Comme pour l’étude précédente, les auteurs ont observé une augmentation de la fréquence de transactions dans le groupe en hausse. Fait surprenant, l’augmentation portait sur les autres titres que celui ayant fait l’objet de la loterie. Les auteurs concluent que les investisseurs font une mauvaise interprétation de la hausse des titres, l’attribuant à tort à leurs habiletés plutôt qu’au hasard.

Que faut-il retenir de tout cela?

En plus de nécessiter des connaissances importantes, investir sur les marchés demande une bonne dose d’humilité. Les bons ou moins bons rendements peuvent être obtenus grâce à nos décisions… Ou en dépit de celles-ci. Pour vous en convaincre, demandez-vous si une personne qui a vendu ses actions dans une compagnie aérienne en février 2020 est clairvoyante, ou simplement chanceuse? Qu’en est-il de celle qui a fait la transaction inverse? Le hasard jouera toujours un rôle important dans les résultats d’investissement. L’investisseur doit avoir la sagesse et l’humilité de le reconnaître.

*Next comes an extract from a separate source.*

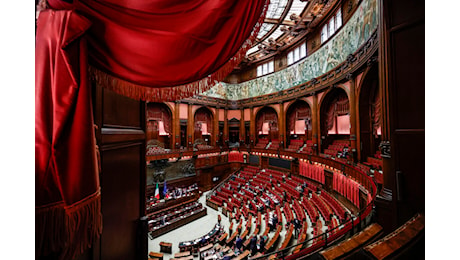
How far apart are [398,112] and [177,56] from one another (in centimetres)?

Aussi, le rôle de votre planificateur financier dans la gestion de vos attentes et de vos émotions est plus important que la sélection des titres. Plutôt que de chercher à battre les marchés, il doit vous accompagner, vous aider à éviter de sombrer dans la peur lorsque les marchés sont en baisse ou de succomber à l’appât du gain lorsqu’ils sont en hausse. Il n’est pas qu’un gestionnaire de vos avoirs, il est un gestionnaire de vos émotions et parmi ses outils de travail, une oreille attentive lui est bien souvent le plus utile!

Pour l’instant, le robot-conseiller ou la plateforme transactionnelle en ligne ne peuvent vous offrir ces services.